![snap](https://media.giphy.com/media/xTiJ4cVWew0klLuY96/giphy.gif)

# Run training jobs on GPU

## What you will learn in this course 🧐🧐

As your experience in Deep Learning grows, you might need to use some other tools than Google Colab to train your models. One reason is because Google Colab might not always be free and also because GPUs running on it are the cheapest, and slowest on the market. 

In this course, we want to show you a simple way to run your training jobs on VMs that have NVIDIA GPUs installed. We will be using AWS EC2 instances to do so. You will learn:

* How to launch a specific EC2 AMI 
* Run Docker containers on GPUs 
* Run a remote training job on GPUs


## **Step-1**: Choose Amazon EC2 AMI

Let's start our tutorial. The first thing that you will need to do is to launch a specific EC2 AMI which is:

* *Deep Learning AMI (Amazon Linux 2) Version 56.0 - ami-0afac37ebdacee753*

![crack](https://full-stack-assets.s3.eu-west-3.amazonaws.com/Deployment/Deep_learning_AMI.png)
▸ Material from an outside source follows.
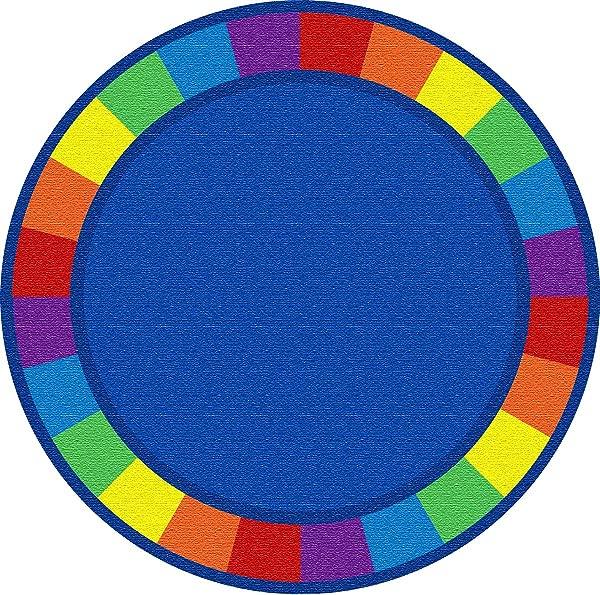 Kid Carpet FE82127A Colors Full Circle Round Nylon Area Rug 6 Multicolored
> 👋 AMI means **Amazon Machine Image**. This is simply an EC2 instance with a lot of presets that you won't have to do yourself. In the above example, you have an AMI with NVIDIA Driver, Docker etc. preinstalled. This is extremely useful because it alleviates the pain of installing this yourself! 

Follow the normal setup process (described in the course *Introducrtion to EC2*), simply **make sure that you have SSH enabled in your security group**. 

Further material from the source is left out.